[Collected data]

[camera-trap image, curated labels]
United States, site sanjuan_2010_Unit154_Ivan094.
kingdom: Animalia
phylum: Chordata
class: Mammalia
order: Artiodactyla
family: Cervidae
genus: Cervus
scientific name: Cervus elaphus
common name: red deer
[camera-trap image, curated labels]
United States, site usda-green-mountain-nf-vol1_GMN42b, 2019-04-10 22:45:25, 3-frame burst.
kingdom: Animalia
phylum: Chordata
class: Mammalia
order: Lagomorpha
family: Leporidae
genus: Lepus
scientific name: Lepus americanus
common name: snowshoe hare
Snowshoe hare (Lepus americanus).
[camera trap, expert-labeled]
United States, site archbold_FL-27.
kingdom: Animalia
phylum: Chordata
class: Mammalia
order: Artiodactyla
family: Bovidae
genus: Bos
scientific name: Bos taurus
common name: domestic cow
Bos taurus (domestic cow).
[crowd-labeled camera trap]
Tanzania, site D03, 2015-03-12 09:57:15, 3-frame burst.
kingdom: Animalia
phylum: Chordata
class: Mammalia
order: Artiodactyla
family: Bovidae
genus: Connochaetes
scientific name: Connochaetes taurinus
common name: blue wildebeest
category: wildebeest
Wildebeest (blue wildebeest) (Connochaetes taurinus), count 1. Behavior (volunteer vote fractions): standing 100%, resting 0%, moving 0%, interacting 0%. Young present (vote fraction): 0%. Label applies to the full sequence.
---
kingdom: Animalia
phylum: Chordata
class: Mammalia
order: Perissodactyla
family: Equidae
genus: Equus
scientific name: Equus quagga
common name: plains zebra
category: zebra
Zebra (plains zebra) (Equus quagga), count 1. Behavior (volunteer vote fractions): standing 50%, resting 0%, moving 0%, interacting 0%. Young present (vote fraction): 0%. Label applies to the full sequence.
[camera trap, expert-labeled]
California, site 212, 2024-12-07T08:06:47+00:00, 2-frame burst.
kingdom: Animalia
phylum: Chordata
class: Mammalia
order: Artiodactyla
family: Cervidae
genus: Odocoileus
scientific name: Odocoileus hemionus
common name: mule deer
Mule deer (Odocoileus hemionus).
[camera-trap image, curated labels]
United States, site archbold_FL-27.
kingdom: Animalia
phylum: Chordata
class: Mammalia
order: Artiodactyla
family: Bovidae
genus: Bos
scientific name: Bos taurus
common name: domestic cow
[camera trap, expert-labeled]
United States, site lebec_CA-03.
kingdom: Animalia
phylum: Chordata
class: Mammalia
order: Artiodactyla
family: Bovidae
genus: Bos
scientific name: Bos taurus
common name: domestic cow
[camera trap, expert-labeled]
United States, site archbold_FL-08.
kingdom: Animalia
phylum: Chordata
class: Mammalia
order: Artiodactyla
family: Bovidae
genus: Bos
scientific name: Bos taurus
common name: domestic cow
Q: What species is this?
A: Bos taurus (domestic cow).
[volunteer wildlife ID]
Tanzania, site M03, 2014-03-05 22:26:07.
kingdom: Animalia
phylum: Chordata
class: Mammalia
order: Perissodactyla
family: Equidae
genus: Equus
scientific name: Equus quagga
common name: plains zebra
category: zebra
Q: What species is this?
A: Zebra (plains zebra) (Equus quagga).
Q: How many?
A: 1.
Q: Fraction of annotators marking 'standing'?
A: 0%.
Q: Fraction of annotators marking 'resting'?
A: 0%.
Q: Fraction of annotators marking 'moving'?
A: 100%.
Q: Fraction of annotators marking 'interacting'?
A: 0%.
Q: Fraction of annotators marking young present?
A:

What is required
Your answer should hold every line of the entries that contains the string "Tanzania".

Your solution
Tanzania, site D03, 2015-03-12 09:57:15, 3-frame burst.
Tanzania, site M03, 2014-03-05 22:26:07.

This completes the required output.